世の中がIT化して20年くらいが経過します。しかし店舗ビジネスなどのBtoCのビジネスは今でも多くのコンタクトポイントを電話に依存しています。しかし電話の対応は個人に任せて仕組み化されていないのです。個人の能力と記憶に完全に頼り切っているのです。これは危険ですよね。そしてこれらを解決する仕組みがCTIなのです。

例えば、店舗系の電話がコンピューターやスマートパッドに紐付いていることを考えて見ましょう。すると、電話着信と同時に、その番号に紐付いたデータが誰でも分かりやすく確認されます。飲食店の場合は、過去の利用履歴や申し送り事項、顧客の特徴が瞬時に表示されます。そのため新人からベテランまで共通に顧客の大切な情報を共有できるのです。

クリニックでは、電話口で名前を確認してから、カルテ情報を確認していたことでしょう。その間わずか30秒程度ですが、待つ人からすると永延に感じます。CTIではそれも解消されます。電話を取る前に誰だか分かるのですから。
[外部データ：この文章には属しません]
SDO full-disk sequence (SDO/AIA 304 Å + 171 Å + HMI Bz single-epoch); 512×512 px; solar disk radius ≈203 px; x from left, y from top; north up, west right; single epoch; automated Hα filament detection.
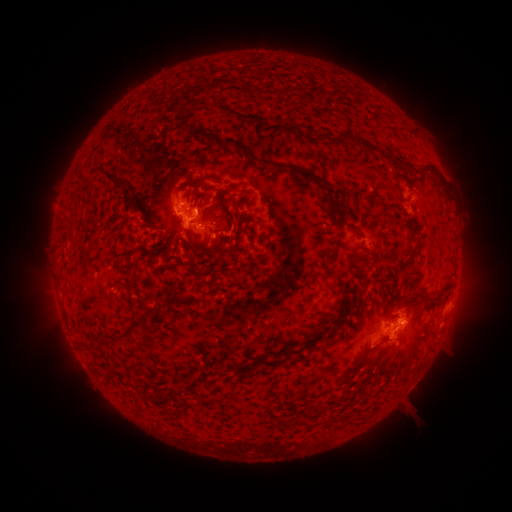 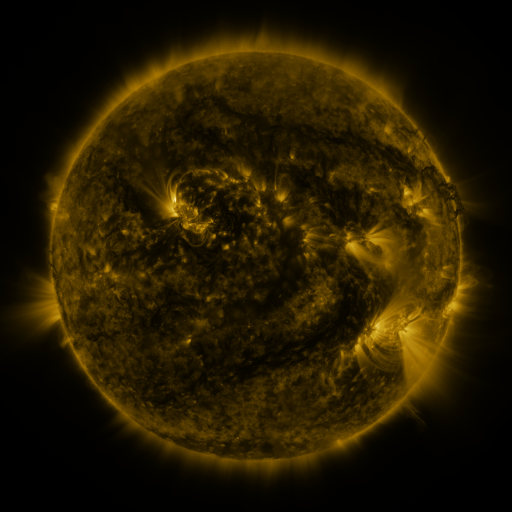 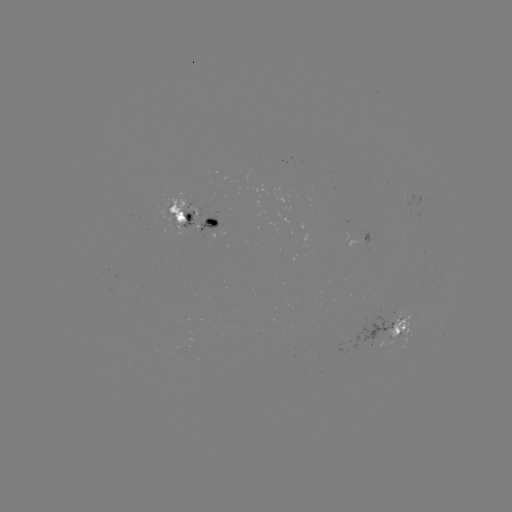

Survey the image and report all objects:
filament: (196, 133)
filament: (320, 135)
filament: (353, 140)
filament: (239, 146)
filament: (394, 162)
filament: (427, 165)
filament: (298, 170)
filament: (122, 187)
filament: (197, 193)
filament: (338, 210)
filament: (227, 212)
filament: (237, 228)
filament: (355, 229)
filament: (193, 243)
filament: (161, 248)
filament: (425, 296)
filament: (133, 329)
filament: (318, 333)
filament: (379, 342)
filament: (289, 352)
同時に過去の治療状況やちょっとしたユニット上での会話が共有されているのです。その前提で電話に対応できるため、患者さんに即したお話が自由にできるのです。

また悪質な営業電話や意味不明の勧誘などは常にシステム内で共有されているので、あえて取らなくて良いという判断もできてしまいます。人数が少ない店舗では、急ぎで電話を取ったら勧誘だったというがっかりも解消できるのです。

更に、最近はケータイやスマフォが普及しています。電話での予約確認事項を直後にSMSなどを活用して顧客に共有することも可能です。例えば、予約を伴うサービスの場合、予約終了後に顧客の許可があればSMSに予約時間と場所などのデータを共有することができます。また、予約前日、当日の朝にもリマインドを送ることも可能ですよね。相手が高齢な方であれば、その電話番号に紐づくデータから、予約情報等をハガキに印刷して郵送するサービスも可能です。

顧客とのフォローを気軽にコンピュータを活用して無理なく行うのがCTIの特徴なのです。